Density functional theory (DFT) has been critical towards our current atomistic understanding of catalysis on transition-metal surfaces. It has opened new paradigms in rational catalyst design, predicting fundamental properties, like the adsorption energy and reaction barriers, linked to catalytic performance. However, such applications depend sensitively on the predictive accuracy of DFT and achieving experimental-level reliability, so-called transition-metal chemical accuracy (13 kJ/mol), remains challenging for present density functional approximations (DFAs) or even methods beyond DFT. We introduce a new framework for designing DFAs tailored towards studying molecules adsorbed on transition-metal surfaces, building upon recent developments in non-self-consistent DFAs. We propose two functionals within this framework, demonstrating that transition-metal chemical accuracy can be achieved across a diverse set of 39 adsorption reactions while delivering consistent performance for 17 barrier heights. Moreover, we show that these non-self-consistent DFAs address qualitative failures that challenge current self-consistent DFAs, such as CO adsorption on Pt(111) and graphene on Ni(111). The resulting functionals are computationally practical and compatible with existing DFT codes, with scripts and workflows provided to use them. Looking ahead, this framework establishes a path toward developing more accurate and sophisticated DFAs for computational heterogeneous catalysis and beyond.
Paper Structure (12 sections, 6 equations, 3 figures)

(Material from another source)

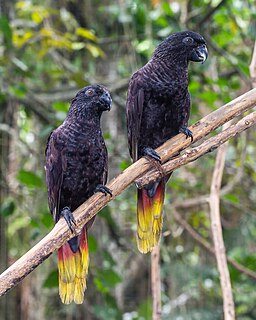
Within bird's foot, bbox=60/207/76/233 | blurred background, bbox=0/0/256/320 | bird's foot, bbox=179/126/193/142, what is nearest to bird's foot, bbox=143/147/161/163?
bird's foot, bbox=179/126/193/142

This paper contains 12 sections, 6 equations, 3 figures.

Table of Contents

  1. Introduction
  2. Results
  3. Accurate adsorption energy predictions
  4. Reliable description of CO and graphene adsorption
  5. Towards right answers for the right reasons on surface barrier heights
  6. Discussion
  7. Conclusions
  8. Methods
  9. Non-self-consistent density functional approximations for metals
  10. Modeling procedure for adsorption energy and barrier heights
  11. Density functional theory calculation details
  12. Gas-phase random phase approximation calculation details

Figures (3)

  • Figure 1: Accurate and balanced performance for adsorption on transition metal surfaces. Comparison of hBEEF-vdW@BEEF-vdW and dhBEEF-vdW@BEEF-vdW against common (self-consistent) density functional approximations for the adsorptions energies of the CE39 dataset wellendorffBenchmarkDatabaseAdsorption2015. We give mean absolute deviations (per product formed) w.r.t. experimental values from Ref. wellendorffBenchmarkDatabaseAdsorption2015 for the (a) chemisorption and (b) physisorption subsets. We also compare the (c) total performance and (d) show the correlation between the physisorption and chemisorption subset MADs.
  • Figure 2: Overcoming qualitative failures of self-consistent DFAs for adsorption. Comparison of hBEEF-vdW@BEEF-vdW and dhBEEF-vdW@BEEF-vdW against common (self-consistent) density functional approximations for (a) CO adsorption on Pt(111), Rh(111) and Cu(111) and (b) graphene adsorption on Ni(111). We give the relative energy between the (on-)top and hollow (fcc) site in (a), with a negative value favoring the top site. The experimental value for the adsorption energy and distance in (b) were taken from Ref. janthonTheoreticalAssessmentGraphenemetal2013.
  • Figure 3: Improved barrier heights for the right reasons on transition metal surfaces. Comparison of hBEEF-vdW@BEEF-vdW and dhBEEF-vdW@BEEF-vdW against common (self-consistent) density functional approximations for the (a) SBH17 dataset tchakouaSBH17BenchmarkDatabase2023. We provide mean absolute deviations (MADs) against experimental values for the total SBH17 dataset as well as its CH$_4$ [visualized in (b)], H$_2$ and N$_2$ dissociation subsets. Further comparison is given for (c) gas-phase barrier heights (NBH58; the neutral subset of the BH46 and DBH22 datasets in Ref. liangGoldStandardChemicalDatabase2025), (d) gas-phase dimer non-covalent interactions (S66 dataset rezacS66WellbalancedDatabase2011) and (e) metal surface energies (SE20 dataset) from Ref. lundgaardMBEEFvdWRobustFitting2016.